Digitalization of production processes is becoming a strategic roadmap for almost all manufacturing plants in every industrial sector. Data analytics and data modelling is a key aspect of the solutions that aim to optimize the production processes for higher productivity, better energy efficiency or lower scrap rates. While many times multiple data management technologies are available, very often, representative process data sets are missing or are incomplete to guarantee a reliable result after applying data modelling algorithms.

Within CAPRI project, MSI contributes to the development of the different CSS, Cognitive Steel Sensors, by generating reliable datasets. The original data set as extracted from the process was selected carefully to guarantee it was complete and representative. However, from modelling perspective point of view, a data set of a limited timeframe, doesn´t contain enough information for good and robust modelling. MSI used this data set to create a larger one with more process variation by applying a “data simulation process”.

For the process data simulation, an internally tool, PDG or Process Data Generator, developed in another EU project (ArrowHead Tools), was used. This PDG can start from existing historical data, deterministic data or a combination of both. Data can be repeated in time while being transformed, randomised or disturbed in such a way that the original process data is enriched to fit better the needs of the characteristics of the required dataset. It is developed in Node-Red technology and available as OSS in the Node-Red library.

Within the CAPRI project, the produced dataset of the CSS is made available to the data consumer in two formats: DIR, Data in Rest, and DIM, Data In Motion. To access the DIR, an API REST interface has been implemented in such a way that the consumer can obtain Time Series and SQL Data, via one unique web interface. By applying the correct parameters, the interface knows how to retrieve data from the underlaying databases. The DIR API is a great option during the engineering phase of the data model, since historical data can be accessed in a transparent way.

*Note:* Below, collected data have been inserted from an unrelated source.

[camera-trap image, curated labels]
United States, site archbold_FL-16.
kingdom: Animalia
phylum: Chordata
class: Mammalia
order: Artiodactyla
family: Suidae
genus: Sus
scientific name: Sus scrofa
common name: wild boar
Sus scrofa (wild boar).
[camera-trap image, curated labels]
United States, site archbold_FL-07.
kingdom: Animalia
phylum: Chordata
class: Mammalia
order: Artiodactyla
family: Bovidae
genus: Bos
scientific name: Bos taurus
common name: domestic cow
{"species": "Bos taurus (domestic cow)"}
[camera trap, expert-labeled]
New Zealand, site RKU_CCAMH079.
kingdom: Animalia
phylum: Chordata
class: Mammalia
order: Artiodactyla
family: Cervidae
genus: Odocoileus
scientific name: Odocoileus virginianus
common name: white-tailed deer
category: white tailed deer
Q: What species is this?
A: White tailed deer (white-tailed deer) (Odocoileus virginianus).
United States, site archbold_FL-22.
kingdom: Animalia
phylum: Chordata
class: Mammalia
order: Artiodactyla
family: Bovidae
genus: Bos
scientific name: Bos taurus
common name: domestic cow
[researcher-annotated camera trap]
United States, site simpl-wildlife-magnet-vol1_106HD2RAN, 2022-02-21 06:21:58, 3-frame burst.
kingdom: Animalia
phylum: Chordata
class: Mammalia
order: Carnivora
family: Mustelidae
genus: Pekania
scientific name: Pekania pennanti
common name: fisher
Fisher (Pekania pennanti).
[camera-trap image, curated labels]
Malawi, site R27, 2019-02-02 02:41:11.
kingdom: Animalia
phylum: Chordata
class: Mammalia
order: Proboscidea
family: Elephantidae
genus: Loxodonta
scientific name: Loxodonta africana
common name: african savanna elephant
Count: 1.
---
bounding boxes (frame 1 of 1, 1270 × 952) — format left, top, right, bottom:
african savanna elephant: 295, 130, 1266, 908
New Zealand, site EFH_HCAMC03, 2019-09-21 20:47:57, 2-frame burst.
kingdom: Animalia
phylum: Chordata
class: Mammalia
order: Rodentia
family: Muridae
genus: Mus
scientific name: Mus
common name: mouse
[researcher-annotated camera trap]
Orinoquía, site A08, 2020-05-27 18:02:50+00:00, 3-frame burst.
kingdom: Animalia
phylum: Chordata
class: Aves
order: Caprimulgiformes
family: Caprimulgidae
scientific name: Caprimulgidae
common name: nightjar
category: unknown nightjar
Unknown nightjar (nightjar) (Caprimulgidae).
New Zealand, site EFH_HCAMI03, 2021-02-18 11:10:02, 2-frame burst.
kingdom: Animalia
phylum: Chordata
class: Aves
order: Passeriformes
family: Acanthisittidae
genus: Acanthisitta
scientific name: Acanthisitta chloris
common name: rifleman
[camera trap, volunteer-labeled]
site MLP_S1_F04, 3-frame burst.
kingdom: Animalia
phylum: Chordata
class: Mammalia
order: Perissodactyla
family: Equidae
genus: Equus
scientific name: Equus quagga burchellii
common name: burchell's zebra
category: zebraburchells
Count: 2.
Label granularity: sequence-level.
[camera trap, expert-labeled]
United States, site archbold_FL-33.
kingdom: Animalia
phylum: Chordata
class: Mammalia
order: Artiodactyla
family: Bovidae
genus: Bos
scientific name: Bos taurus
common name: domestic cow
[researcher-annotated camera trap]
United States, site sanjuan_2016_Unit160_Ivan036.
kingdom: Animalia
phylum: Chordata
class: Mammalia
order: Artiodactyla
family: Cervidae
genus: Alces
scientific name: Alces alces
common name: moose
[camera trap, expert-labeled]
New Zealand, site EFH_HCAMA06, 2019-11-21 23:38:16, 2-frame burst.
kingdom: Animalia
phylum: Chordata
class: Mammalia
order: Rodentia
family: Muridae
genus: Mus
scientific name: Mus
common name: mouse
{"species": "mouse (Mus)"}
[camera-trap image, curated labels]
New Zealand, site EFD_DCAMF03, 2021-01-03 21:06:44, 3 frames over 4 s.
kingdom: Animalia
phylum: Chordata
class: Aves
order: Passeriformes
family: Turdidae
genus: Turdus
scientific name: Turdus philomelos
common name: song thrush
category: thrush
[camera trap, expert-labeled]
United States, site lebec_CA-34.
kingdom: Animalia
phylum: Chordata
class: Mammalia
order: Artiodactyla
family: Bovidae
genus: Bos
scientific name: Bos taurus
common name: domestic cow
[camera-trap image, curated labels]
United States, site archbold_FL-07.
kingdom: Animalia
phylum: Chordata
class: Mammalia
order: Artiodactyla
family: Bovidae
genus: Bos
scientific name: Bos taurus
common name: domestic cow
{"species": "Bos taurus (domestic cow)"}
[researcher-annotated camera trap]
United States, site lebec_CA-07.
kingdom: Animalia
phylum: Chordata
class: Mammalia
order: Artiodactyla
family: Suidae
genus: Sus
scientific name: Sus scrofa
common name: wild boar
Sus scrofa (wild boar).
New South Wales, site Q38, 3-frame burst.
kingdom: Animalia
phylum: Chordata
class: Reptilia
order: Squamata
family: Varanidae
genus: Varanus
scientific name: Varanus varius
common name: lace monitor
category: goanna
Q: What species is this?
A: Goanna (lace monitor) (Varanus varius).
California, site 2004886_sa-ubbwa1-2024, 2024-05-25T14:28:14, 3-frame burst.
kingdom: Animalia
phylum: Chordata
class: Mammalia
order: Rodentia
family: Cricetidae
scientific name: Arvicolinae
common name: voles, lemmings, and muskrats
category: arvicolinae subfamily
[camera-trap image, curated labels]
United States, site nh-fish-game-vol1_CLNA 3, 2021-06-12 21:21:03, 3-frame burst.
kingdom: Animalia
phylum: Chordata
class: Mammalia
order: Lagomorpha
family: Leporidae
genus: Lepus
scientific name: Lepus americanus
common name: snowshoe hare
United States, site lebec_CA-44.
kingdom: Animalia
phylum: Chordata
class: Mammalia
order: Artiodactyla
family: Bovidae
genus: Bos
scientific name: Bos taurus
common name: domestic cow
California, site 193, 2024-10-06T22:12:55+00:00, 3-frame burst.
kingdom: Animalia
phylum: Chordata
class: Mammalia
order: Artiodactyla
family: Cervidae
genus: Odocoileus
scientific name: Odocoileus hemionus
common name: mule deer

The DIM interface is implemented in two ways, as an OPC UA server and via a KAFKA connection. Both ways will allow the data consumer to obtain the synthetic data on line, in real time very close to a real world experience. This interface improves the training and validation of the mathematical model.

Having representative Process Datasets opens multiple opportunities for better Digital Manufacturing Projects since it gives the opportunity to gain process control, obtain better process insights and implement process optimizations before “touching” the process.